Companies shied away from listing on the stock exchange last year and those that did mostly struggled to hit their funding targets.
There were 87 new listings in 2022, compared to 191 in 2021, representing a fall of 54 per cent, according to IPO Watch Australia's 'Review of Australia's 2022 IPO Activity Report.'
"Initially there were solid expectations for the year following a record number of listings in the second half of 2021 and a healthy pipeline of companies looking to list in early 2022," IPO Watch Australia Partner Marcus Ohm notes.
"However, the IPO market all but dried up in the second half of the year with no single month from June onwards recording a double-digit number of listings."
Total funds raised in 2022 reached $1.07 billion compared to the record-breaking amount raised in 2021 of $12.33 billion, the report notes.

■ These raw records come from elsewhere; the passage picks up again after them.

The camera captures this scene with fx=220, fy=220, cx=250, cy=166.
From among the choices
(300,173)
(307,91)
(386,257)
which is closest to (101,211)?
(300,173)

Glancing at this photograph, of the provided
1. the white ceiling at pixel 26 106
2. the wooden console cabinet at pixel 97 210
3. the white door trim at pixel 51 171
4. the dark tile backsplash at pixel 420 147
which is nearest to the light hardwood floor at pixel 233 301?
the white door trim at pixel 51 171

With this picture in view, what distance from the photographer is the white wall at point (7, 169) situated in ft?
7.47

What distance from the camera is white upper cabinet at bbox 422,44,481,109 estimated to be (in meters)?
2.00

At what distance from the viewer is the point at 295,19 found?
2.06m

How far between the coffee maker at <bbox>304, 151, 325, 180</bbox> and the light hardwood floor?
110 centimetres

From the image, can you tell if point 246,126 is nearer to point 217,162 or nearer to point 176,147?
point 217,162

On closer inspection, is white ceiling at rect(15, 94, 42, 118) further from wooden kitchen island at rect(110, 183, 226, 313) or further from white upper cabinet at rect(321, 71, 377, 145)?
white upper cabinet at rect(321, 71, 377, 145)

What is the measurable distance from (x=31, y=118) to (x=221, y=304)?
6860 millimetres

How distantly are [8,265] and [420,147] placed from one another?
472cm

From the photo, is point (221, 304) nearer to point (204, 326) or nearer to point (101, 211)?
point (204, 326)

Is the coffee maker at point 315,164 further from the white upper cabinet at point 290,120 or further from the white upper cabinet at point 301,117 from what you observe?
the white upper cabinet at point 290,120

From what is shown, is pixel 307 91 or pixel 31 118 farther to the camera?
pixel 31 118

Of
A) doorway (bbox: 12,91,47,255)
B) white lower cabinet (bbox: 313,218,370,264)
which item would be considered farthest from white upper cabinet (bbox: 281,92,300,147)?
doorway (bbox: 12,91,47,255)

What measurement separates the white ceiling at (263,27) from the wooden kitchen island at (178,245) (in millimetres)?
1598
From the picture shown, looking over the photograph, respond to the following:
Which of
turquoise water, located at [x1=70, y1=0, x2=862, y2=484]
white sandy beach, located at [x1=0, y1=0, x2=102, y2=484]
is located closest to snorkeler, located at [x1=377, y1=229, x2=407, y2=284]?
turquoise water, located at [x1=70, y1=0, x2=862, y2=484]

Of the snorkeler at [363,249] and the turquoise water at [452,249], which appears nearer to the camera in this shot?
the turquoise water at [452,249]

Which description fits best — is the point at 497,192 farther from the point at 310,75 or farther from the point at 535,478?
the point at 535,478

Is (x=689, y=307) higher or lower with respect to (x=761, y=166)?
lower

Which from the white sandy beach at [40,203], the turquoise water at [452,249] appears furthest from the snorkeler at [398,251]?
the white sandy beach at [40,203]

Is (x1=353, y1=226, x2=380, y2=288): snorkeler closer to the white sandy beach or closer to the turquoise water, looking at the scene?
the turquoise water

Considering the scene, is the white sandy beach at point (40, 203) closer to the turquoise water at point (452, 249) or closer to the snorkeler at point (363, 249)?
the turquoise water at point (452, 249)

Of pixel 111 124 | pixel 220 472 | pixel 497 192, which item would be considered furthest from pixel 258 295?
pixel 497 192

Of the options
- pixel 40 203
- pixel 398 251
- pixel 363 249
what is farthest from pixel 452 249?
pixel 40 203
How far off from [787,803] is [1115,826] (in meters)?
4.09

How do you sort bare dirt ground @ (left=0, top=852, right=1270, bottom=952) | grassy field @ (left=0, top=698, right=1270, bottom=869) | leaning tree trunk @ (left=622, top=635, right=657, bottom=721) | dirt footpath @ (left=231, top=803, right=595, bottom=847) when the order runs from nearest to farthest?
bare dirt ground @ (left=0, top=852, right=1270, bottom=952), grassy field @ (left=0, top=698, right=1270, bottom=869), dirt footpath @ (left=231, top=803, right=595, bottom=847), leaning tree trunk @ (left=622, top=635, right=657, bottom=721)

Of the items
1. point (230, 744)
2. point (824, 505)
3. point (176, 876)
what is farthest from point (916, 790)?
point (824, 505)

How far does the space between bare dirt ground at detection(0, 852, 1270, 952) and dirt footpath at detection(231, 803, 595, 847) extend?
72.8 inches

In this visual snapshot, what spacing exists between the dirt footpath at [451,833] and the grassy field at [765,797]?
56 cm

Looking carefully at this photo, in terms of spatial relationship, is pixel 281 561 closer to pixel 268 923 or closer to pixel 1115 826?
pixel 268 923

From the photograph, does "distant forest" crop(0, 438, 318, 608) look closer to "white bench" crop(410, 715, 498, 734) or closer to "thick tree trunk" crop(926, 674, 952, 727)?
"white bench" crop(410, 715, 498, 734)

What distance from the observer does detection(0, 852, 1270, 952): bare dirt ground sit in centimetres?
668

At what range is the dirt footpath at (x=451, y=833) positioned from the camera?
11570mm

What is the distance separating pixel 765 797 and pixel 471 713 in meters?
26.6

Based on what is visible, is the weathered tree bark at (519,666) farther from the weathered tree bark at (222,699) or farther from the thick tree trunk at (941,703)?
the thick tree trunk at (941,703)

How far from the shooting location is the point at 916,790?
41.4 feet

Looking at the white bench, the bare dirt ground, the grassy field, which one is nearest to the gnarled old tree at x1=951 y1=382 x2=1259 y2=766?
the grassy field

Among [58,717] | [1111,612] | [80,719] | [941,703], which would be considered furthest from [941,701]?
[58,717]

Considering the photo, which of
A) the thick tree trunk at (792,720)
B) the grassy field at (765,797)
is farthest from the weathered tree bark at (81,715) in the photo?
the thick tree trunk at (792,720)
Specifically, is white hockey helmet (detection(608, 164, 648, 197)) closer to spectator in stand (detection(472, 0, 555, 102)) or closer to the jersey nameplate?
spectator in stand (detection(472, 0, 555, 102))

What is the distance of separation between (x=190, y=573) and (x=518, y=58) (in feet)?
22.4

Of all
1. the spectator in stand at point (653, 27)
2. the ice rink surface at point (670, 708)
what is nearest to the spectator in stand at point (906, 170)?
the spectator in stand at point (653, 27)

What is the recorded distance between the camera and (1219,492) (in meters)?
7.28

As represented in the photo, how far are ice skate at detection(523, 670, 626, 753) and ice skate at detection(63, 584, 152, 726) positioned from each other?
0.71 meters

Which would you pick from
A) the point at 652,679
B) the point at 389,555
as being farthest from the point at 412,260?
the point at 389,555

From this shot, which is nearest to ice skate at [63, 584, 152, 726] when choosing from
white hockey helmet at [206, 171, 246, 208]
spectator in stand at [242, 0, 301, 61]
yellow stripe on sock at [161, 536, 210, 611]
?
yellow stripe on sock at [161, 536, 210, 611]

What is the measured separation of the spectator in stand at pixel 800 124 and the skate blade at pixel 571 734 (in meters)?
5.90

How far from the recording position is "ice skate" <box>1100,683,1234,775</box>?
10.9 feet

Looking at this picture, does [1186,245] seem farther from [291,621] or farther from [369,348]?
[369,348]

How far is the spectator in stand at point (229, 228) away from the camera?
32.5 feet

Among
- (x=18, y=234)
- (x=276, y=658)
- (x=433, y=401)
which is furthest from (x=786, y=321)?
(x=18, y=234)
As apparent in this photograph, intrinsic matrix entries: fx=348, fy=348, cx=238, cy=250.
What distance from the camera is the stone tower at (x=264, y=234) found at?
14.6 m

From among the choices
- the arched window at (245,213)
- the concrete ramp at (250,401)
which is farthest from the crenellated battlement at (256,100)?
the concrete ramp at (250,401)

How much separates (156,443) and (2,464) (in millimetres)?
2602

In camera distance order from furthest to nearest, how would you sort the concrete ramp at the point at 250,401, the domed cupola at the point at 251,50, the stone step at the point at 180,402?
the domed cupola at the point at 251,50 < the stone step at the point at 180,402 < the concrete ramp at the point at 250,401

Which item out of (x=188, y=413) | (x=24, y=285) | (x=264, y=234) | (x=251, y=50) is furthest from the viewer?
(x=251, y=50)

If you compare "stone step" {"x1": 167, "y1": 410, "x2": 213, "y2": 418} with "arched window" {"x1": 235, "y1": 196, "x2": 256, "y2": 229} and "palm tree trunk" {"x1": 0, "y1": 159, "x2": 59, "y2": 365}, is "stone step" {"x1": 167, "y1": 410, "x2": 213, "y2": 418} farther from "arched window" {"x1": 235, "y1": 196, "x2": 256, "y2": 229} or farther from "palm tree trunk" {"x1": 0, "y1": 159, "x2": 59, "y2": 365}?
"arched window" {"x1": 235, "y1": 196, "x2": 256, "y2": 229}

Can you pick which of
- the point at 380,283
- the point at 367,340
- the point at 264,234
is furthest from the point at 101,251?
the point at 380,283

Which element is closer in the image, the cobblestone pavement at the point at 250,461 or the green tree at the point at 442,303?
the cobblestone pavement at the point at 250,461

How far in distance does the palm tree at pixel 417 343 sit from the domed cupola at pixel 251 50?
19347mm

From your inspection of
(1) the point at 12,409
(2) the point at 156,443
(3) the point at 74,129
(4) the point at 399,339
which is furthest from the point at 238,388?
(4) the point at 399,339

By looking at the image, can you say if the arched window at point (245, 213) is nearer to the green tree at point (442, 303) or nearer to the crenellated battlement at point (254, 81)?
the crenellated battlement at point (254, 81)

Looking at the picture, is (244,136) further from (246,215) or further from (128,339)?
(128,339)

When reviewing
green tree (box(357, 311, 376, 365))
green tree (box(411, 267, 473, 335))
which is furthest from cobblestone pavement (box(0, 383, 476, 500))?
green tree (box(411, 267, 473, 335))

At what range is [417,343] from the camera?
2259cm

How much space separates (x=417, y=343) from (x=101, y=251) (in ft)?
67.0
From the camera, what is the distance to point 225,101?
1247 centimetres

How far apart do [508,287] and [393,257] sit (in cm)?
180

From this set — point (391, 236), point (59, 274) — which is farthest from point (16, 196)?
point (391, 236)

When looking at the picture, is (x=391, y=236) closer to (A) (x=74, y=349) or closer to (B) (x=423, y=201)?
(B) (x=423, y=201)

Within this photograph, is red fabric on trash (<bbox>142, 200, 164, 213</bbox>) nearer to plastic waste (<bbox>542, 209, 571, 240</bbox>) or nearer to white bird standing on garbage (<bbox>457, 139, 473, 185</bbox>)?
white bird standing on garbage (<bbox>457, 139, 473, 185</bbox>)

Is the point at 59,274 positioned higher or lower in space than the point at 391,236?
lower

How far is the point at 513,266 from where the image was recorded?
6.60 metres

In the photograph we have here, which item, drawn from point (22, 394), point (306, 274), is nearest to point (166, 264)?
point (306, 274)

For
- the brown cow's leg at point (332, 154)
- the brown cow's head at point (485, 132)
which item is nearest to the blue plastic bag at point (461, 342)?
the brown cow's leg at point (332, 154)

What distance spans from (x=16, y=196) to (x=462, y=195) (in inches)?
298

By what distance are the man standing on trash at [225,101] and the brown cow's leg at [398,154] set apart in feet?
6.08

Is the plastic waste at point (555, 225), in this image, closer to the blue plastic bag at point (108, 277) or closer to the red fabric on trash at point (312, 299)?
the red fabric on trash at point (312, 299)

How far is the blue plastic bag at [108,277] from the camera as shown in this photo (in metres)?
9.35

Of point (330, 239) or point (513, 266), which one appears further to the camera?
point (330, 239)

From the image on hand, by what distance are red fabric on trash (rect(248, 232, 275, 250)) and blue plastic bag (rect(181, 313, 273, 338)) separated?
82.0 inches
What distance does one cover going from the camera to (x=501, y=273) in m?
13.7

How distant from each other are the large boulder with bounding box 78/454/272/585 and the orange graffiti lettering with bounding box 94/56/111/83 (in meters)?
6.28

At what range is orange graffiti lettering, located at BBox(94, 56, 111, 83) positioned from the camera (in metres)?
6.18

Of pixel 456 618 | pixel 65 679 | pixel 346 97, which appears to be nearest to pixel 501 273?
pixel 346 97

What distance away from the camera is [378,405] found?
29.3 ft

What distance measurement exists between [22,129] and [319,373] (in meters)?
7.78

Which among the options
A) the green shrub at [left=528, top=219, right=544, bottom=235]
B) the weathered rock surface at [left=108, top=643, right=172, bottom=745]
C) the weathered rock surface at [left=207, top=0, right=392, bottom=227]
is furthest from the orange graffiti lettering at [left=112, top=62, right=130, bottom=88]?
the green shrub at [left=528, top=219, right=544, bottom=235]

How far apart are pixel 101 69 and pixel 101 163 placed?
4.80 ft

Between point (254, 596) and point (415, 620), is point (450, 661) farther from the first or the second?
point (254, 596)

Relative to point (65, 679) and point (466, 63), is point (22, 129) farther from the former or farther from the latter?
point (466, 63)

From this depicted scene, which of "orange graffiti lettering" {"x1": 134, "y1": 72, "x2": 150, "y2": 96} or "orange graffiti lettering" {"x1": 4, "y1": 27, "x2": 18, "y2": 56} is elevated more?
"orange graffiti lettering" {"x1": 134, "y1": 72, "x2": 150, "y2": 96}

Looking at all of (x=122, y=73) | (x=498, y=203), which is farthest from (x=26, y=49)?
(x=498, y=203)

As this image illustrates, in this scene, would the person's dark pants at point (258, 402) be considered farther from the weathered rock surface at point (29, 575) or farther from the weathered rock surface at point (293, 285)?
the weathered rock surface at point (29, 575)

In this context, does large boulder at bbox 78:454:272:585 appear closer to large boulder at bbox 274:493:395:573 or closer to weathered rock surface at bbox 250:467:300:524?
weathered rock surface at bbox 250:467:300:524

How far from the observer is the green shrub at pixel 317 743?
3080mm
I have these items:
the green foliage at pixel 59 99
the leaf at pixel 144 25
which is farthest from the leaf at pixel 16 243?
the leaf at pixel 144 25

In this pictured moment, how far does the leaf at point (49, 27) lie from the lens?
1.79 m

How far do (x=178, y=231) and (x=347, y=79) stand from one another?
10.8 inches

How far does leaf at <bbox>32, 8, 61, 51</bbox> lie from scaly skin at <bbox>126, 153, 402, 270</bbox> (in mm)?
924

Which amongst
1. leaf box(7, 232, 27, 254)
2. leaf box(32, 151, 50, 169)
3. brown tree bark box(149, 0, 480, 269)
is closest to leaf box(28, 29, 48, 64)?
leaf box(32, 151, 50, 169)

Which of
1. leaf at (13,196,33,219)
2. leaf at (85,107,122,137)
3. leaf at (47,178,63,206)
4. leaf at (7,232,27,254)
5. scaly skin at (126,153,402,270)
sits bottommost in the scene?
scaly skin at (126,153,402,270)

"The amounts raised were also significantly below 2020 ($4.98 billion) and 2019 ($6.91 billion). Notably, there were fewer listings in 2020 (74) and 2019 (62) than in 2022, reflecting the contributions from large cap listings in these prior years."
Mr Ohm says materials listings dominated the market again, with 63 new market entrants in the year compared to 107 in 2021.
"Gold and battery metals, in particular lithium, have been popular commodities for exploration listings this year," he says.
The report also found new listings struggled to meet subscription targets during the year, with only 70 per cent successfully raising the intended amount. That's compared with 87 per cent of listings meeting their targets in 2021.
IPO Watch Australia expects the slowdown in IPO activity to continue into 2023.
"Against the backdrop of rising interest rates, rising inflation and geopolitical uncertainty, there was a significant decrease in the number of IPOs in the second half of 2022, notably in the technology sector," IPO Watch Australia Partner Nicholas Guest notes in the report.